QUÉ HACER -
1. Enumera todas las personas que el artículo sobre el paro del martes menciona con nombre y apellido.
2. Responde, según el artículo sobre el paro del martes:
(a) ¿Qué porcentaje del universo de registrados en blanco llegan a ser, con suerte, los trabajadores de mayores ingresos?
(b) ¿Qué consiguieron los bancarios en su convenio?
(c) ¿Cuántos años acababa de cumplir Massa?
3. Prosigue el artículo sobre el paro del martes a partir de su última oración.

El paro del martes volvió a anclar en las reivindicaciones del anterior, con la exigencia de modificar el mínimo no imponible para trabajadores de mayores ingresos –que, siempre es bueno recordarlo, con suerte llegan a ser un 10 por ciento del universo de registrados en blanco– y una serie de vaguedades cualunquistas. Tuvo el agregado insólito de reclamar por paritarias libres, justo cuando la inmensa mayoría de los gremios ya había acordado sus convenios colectivos. Y quepa destacar en ello el logro de los bancarios, que consiguieron atar un plus al balance de las entidades financieras. La ausencia de transporte público también volvió a disfrazar la medida de fuerza con rango de huelga general, en una interpretación alocada que no creyeron ni sus convocantes. La propia prensa opositora juzgó la presión sindical como una maniobra casi desesperada, inercial, a fin de mostrar una mínima y última potencia en la apoyatura a Sergio Massa por parte de caciques que se ven desamparados. De todos modos, ese o cualquier análisis duró un santiamén, porque al rato apareció Luis Barrionuevo, quien junto a Elisa Carrió insiste en parecer uno de los jefes de campaña del kirchnerismo, a decir que con los militares estábamos mejor. La irrupción del adefesio llevó a la consecuencia natural de que el periodismo oficialista se hiciera una fiesta, y el opositor guardara violín en la bolsa donde Barrionuevo tendrá guardado lo que debe dejar de robarse para que el país salga adelante. Allí concluyó toda pretensión de trascendencia de los convocantes a un paro que, de vuelta, careció de acto, de manifestantes y de reclamo a las patronales. Curiosas centrales obreras, que sólo le hacen huelga al Estado. Gracias si quedó sitio para una plácida visita de Hugo Moyano a su señal de cable amiga, y hasta más ver. Dicen que puede haberles quedado la esperanza de conseguir algún hueso en las listas candidateables de Diputados. Suena difícil.

La expectativa, a esa altura, ya estaba concentrada en el anuncio de Massa sobre su continuidad o no como postulante presidencial. Despreciado por Mauricio Macri y presa de errores que admitió aunque atribuyéndolos a su carácter de político virginal, sólo interesado en la unidad de Disneylandia, los datos son coincidentes respecto de que Massa aguardó todo lo que pudo el gesto macrista que nunca llegó. Incluso, al comunicar su decisión de continuar como candidato, guapeó contra Daniel Scioli aludiéndolo nuevamente cual obediente lorito cristinista, pero apenas esbozó una crítica indirecta contra Macri. Se alientan entonces las desmentidas versiones de que siguen negociando por debajo de la mesa, ya bajo esa alquimia de un massismo sin Massa que consistiría en colar, mediante algunas listas bonaerenses del PRO, a la escasa tropa todavía no fugada. ¿De cuántos votos se estaría hablando si eso se concretase, visto el estallido entre la tropa del ex presidenciable? Roscas de pago chico que no alcanzarán para disimular el derrumbe veloz y estrepitoso de quien, hasta hace dos años y menos también, fue soñado y erigido como la gran esperanza blanca. Puede que asista la razón a dos puntas. Al parecer, sea que aspira a ganar o que ya se resignó a la invencibilidad pasajera del peronismo, Macri se asienta mostrándose “ortodoxo”, seguro de que le conviene vender la imagen inflexible de una nueva derecha descontaminada. Y Massa, quien recién cumplió 43 años, tendrá la chance de contar porotos completamente propios, por más escasos que vayan a ser, para, primero, hacerlos jugar como mejor le plazca y, después, en el inicio de la reconstrucción de su figura. Llegado el caso, no le faltará oportunidad de volver a conseguir sponsors mediáticos y del círculo rojo en general.

FILAS -
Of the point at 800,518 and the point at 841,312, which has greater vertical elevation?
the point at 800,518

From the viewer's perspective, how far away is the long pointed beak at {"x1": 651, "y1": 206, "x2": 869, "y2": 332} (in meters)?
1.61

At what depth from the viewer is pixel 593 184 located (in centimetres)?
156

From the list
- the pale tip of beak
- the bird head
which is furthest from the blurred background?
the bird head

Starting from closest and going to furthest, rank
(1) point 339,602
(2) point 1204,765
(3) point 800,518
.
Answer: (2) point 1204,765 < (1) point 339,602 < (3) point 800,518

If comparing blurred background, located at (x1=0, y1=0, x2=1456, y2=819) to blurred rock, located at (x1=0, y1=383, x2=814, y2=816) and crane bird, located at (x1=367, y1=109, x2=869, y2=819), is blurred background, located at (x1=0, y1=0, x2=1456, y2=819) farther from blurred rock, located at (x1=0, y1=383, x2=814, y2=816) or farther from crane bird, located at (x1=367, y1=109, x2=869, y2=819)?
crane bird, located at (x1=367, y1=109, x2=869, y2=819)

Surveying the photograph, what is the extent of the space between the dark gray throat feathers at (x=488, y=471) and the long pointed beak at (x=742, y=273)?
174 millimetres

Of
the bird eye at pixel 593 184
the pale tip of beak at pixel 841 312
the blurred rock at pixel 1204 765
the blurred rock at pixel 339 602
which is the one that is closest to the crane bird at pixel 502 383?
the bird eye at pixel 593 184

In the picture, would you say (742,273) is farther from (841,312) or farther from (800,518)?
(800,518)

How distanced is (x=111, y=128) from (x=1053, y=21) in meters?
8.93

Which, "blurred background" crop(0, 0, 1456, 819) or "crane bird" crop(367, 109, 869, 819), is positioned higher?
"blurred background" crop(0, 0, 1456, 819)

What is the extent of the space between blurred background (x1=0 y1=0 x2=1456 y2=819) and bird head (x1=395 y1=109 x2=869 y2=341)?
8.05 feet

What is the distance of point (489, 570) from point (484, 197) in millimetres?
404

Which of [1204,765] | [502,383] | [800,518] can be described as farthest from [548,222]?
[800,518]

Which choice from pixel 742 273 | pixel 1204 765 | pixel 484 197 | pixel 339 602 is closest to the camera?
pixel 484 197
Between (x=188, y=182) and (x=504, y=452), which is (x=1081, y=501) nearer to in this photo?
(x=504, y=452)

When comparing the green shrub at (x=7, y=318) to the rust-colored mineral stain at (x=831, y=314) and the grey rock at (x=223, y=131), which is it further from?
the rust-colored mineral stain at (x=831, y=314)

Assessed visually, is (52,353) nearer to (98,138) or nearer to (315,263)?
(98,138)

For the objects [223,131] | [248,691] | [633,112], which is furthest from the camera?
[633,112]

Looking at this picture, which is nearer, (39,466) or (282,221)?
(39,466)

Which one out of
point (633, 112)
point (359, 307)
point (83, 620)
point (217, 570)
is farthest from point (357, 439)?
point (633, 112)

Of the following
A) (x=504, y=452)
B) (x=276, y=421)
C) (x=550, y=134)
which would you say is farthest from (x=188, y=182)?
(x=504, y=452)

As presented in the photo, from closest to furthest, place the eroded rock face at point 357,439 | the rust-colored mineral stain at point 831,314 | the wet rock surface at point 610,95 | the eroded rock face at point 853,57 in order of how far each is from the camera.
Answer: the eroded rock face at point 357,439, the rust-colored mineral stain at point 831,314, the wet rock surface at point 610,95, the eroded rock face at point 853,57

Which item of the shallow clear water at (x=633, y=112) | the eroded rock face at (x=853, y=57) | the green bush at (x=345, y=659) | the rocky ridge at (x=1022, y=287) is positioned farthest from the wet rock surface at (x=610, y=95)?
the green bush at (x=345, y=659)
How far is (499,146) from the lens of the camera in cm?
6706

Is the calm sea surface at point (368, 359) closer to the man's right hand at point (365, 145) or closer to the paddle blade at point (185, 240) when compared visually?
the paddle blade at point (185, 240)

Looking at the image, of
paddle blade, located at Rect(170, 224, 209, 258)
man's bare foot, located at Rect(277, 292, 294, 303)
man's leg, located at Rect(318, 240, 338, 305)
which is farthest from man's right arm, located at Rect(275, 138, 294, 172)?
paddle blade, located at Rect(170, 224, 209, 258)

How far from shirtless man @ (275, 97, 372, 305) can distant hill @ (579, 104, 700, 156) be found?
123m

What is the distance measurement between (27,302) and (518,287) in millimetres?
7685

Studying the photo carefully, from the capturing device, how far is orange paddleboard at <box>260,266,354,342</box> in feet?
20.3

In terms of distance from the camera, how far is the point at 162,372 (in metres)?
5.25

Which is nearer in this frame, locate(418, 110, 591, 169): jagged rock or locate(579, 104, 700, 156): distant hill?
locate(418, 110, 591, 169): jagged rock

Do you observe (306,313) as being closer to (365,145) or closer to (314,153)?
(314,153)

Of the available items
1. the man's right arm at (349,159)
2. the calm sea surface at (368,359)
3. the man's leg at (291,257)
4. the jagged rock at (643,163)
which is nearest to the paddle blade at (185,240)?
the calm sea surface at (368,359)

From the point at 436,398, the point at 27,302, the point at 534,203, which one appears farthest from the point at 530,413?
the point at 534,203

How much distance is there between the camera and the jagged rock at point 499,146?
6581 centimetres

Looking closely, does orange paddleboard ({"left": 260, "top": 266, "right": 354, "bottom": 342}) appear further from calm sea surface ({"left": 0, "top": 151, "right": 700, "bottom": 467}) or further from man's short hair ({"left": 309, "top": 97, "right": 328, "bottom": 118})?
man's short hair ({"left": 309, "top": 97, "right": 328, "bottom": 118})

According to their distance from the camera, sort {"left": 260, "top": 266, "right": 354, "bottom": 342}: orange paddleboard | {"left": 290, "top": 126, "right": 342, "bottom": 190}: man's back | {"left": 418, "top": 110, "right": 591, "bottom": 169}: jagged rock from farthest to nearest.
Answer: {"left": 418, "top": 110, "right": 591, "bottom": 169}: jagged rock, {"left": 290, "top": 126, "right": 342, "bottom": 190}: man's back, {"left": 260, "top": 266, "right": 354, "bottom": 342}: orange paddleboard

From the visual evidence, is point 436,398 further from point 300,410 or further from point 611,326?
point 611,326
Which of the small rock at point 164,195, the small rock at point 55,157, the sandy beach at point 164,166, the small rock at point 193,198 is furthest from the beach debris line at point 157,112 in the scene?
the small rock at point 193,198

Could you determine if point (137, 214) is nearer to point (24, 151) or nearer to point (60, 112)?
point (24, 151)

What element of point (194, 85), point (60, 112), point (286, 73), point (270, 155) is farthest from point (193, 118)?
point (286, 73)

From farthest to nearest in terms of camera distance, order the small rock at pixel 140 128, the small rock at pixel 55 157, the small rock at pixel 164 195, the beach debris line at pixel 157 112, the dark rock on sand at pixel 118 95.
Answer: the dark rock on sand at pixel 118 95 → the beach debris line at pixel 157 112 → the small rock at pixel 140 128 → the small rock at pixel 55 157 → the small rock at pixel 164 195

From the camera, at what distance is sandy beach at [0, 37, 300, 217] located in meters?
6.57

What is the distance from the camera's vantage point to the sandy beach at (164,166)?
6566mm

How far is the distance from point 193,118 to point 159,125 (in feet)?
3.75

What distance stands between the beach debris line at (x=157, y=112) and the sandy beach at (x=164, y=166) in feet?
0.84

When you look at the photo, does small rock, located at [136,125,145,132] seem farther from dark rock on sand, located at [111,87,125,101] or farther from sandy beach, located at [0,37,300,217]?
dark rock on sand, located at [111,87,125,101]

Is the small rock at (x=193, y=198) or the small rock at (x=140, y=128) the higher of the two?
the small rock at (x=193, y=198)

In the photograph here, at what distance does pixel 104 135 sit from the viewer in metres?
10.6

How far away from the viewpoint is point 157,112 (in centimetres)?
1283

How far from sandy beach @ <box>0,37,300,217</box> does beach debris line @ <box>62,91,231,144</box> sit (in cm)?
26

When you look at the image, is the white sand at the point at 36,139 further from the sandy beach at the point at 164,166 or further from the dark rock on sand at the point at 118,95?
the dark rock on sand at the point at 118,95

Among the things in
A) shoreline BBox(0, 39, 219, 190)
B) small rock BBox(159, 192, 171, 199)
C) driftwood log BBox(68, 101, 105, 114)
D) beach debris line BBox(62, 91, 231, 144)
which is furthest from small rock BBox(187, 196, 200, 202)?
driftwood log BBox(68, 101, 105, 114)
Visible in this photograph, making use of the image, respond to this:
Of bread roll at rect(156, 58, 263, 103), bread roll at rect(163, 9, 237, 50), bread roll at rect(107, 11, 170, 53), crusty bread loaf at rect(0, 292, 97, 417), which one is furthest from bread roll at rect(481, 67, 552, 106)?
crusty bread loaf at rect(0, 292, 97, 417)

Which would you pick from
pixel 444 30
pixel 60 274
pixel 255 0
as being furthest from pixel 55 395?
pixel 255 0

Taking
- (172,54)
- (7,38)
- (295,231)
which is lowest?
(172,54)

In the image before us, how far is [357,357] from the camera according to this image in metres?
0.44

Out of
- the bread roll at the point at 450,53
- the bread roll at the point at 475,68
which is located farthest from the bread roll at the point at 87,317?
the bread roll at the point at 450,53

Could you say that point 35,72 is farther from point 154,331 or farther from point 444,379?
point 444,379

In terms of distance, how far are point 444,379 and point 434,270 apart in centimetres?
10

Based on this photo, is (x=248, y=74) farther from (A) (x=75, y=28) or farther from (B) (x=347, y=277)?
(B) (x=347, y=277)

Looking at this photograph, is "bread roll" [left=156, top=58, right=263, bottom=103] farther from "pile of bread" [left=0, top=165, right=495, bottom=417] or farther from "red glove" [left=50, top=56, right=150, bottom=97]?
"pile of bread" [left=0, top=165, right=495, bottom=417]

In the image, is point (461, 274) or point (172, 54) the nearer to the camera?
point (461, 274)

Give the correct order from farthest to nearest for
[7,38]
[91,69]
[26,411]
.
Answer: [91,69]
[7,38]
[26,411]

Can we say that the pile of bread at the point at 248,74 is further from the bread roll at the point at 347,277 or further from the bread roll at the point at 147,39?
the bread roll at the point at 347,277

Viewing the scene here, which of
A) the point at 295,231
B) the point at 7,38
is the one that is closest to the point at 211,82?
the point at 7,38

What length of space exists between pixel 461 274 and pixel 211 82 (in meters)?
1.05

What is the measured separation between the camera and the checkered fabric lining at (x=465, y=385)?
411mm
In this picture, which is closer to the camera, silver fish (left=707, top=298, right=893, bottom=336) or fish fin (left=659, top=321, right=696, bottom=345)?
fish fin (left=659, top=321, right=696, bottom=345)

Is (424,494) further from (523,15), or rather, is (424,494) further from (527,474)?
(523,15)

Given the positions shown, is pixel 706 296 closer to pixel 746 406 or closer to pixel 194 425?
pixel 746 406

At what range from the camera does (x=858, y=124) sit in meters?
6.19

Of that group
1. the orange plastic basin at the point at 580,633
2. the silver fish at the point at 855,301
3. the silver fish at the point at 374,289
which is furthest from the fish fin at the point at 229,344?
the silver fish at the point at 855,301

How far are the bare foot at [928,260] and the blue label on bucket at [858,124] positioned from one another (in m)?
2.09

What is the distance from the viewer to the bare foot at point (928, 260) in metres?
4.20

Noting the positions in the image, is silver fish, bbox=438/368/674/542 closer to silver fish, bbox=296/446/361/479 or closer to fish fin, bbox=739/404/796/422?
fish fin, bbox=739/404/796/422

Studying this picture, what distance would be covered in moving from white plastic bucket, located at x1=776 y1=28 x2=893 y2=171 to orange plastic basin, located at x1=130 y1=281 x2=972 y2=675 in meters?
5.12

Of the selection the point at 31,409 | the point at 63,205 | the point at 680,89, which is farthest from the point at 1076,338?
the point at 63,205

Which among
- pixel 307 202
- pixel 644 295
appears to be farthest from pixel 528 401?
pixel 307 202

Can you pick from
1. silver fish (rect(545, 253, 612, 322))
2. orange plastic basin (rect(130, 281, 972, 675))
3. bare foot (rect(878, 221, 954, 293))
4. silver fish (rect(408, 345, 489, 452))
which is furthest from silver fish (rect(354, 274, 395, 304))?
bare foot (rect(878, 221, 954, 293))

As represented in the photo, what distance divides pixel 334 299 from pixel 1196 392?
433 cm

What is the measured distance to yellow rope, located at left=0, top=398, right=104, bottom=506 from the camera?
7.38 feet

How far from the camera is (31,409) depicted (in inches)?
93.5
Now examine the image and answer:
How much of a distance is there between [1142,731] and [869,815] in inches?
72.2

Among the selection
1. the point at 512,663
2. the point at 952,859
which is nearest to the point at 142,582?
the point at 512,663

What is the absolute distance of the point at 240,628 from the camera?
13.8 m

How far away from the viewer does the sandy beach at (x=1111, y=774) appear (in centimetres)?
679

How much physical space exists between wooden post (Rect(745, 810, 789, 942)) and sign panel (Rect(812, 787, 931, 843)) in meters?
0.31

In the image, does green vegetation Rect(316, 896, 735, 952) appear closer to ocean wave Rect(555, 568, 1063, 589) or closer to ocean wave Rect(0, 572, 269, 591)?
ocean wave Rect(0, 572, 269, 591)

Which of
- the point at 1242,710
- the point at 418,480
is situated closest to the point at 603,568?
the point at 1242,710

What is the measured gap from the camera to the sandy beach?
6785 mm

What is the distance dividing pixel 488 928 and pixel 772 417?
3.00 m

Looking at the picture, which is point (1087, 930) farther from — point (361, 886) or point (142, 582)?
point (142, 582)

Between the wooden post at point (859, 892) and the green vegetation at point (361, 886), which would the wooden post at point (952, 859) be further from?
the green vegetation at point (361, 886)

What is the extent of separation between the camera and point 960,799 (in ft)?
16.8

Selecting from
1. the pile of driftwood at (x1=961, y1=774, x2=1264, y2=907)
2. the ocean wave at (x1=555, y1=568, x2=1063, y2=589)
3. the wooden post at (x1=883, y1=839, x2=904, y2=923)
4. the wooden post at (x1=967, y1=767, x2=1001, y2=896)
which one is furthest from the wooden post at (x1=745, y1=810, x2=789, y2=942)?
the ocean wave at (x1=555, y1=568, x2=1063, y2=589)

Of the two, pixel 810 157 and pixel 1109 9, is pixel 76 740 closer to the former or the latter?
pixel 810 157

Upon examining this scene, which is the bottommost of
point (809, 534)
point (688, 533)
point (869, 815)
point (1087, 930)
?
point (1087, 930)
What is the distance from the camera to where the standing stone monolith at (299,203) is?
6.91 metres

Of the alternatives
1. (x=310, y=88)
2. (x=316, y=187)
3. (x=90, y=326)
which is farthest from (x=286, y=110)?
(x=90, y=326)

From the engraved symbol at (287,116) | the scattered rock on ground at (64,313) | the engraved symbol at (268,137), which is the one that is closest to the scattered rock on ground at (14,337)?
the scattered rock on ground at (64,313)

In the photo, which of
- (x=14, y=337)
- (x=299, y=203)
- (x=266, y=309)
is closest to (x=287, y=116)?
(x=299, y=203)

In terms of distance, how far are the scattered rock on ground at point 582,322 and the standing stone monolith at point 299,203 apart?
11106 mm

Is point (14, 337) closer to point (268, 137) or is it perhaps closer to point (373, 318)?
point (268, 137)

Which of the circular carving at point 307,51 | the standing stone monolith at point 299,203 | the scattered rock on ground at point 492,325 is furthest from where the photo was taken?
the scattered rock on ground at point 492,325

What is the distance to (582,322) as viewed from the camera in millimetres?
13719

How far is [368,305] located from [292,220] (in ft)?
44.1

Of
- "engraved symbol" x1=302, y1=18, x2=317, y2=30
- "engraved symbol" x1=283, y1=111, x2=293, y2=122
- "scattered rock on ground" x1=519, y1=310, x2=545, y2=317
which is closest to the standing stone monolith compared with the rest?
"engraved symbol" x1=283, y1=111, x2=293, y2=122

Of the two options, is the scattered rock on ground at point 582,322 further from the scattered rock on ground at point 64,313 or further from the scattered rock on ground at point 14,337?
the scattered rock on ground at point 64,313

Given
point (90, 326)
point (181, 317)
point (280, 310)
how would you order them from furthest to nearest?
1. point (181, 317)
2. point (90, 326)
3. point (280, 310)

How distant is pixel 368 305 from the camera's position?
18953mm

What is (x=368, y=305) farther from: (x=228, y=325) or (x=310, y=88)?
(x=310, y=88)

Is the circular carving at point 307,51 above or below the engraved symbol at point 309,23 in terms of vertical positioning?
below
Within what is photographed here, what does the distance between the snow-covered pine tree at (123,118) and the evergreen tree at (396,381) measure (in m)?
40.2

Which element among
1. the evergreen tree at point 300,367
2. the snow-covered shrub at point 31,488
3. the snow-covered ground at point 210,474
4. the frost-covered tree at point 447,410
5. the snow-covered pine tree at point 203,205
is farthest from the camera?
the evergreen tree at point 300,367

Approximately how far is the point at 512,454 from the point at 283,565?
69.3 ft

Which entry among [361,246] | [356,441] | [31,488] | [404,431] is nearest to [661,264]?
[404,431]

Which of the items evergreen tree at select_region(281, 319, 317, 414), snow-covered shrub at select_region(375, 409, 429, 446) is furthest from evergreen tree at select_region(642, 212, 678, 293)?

RESPUESTAS POR TAREA -
1.
Sergio Massa
Luis Barrionuevo
Elisa Carrió
Hugo Moyano
Mauricio Macri
Daniel Scioli

2.
(a) Un 10 por ciento.
(b) Atar un plus al balance de las entidades financieras.
(c) 43 años.

3.
En el oficialismo, los avatares son bastante más complejos en su sentido de profundidad ideológica. El miércoles pasado, en la presentación del libro El futuro del kirchnerismo, de Eduardo Jozami, se escucharon algunas definiciones de fuerte valor conceptual que fueron muy bien sintetizadas en la crónica que la colega Ailín Bullentini efectuó para este diario. El autor, quien busca lugar en Diputados como una de las personalidades más destacadas e irreprochables del mundo progresista, habló de la urgencia ante el proceso electoral y del temor de que se “encumbre en la Presidencia a un candidato que no garantiza la continuidad de este proyecto”. Horacio González, director de la Biblioteca Nacional, donde se produjo la actividad, dijo que el libro es una reflexión sobre el vuelo fantasmal que sufre el kirchnerismo: “la cuestión Scioli”. El politólogo Edgardo Mocca resumió el brío del texto bajo la pregunta de si el kirchnerismo es una nueva identidad política popular o una nueva vuelta de la rueda peronista. Y la ex diputada Cecilia Merchán lo contestó, en parte, al señalar que el kirchnerismo ha generado en efecto una fuerte identidad política, pero no una organización política que esté a la altura de esa identidad. Merchán apuntó además que “no queremos un gobierno de Scioli”, pero a la vez aseveró que la identidad kirchnerista seguirá como tal “dentro o fuera del Estado”.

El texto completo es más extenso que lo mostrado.